Textauszug –
__________________________________________________
Neben dem tradierten Lernen gesellschaftlicher Werte wurde ihm im Lehramtstudium beigebracht, dass es »Lernen durch Erschütterung« gebe, in Zeiten der Umbrüche und Krisen. Dies könne man, so Stängle, in den letzten Jahren beobachten. Als dritte Art des Lernens nannten seine Professoren das »innovative Lernen«, das von der Vergangenheit geprägtes Handeln hervorrufe, um das Überleben der Menschheit zu sichern und die Würde des Menschen zu erhalten. »Darüber konnten mir meine Professoren nur vage Andeutungen machen«, resümierte Stängle.

An der Enstehungsgeschichte des Werkes Zedakah zeigte Gabriel Stängle jedoch praktische Perspektiven auf: Aus der Erkenntnis heraus, welche Schuld das deutsche Volk auf sich geladen hatte, begann der Gründer Friedrich Nothacker bereits im Jahr 1960 durch den praktischen Dienst an Holocaustüberlebenden in Israel, den Bibelvers »Tröstet, tröstet mein Volk« mit Leben zu füllen.
__________________________________________________
Gegebene Angaben –
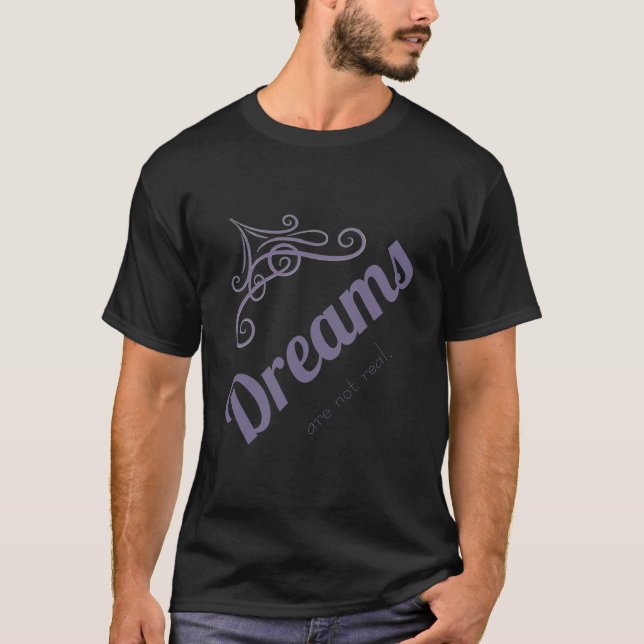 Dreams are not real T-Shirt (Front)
__________________________________________________
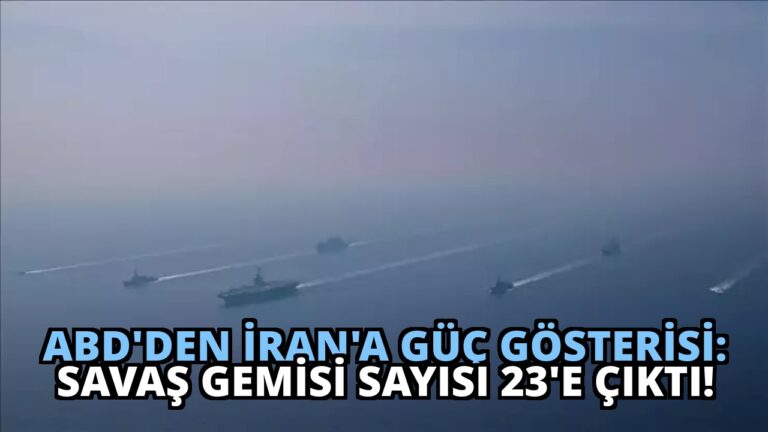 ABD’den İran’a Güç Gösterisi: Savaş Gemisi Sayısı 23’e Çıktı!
__________________________________________________
Aufgaben –
- 1) Übertrage diesen Satz aus dem Textauszug ins Englische: »Darüber konnten mir meine Professoren nur vage Andeutungen machen«, resümierte Stängle.
- 2) Führe den Textauszug über das Werk Zedakah ab seinem letzten Satz weiter.

Lösungen –
- 1) "My professors could only give me vague hints about that," Stängle summed up.

- 2)
Die Anerkennung der geschichtlichen Fakten und auch der eigenen Schuld – so Gabriel Stängle – könne Heilung und Versöhnung hervorbringen. Dies habe er im Rahmen seiner Forschungsarbeiten immer wieder erlebt, bei Menschen und in Orten der Region. Diese Perspektive der Versöhnung für eine Bewahrung von Demokratie und Menschenrechten in der Gegenwart sei das, was die Erinnerungsarbeit im besten Fall hervorbringen sollte. »Wir brauchen Gedenktage, aber kein Gedächtnistheater«. Ein praktisches Handeln – nach seiner Beobachtung oft christlich motiviert – für eine bessere Zukunft ist das, was Gabriel Stängle sich wünscht.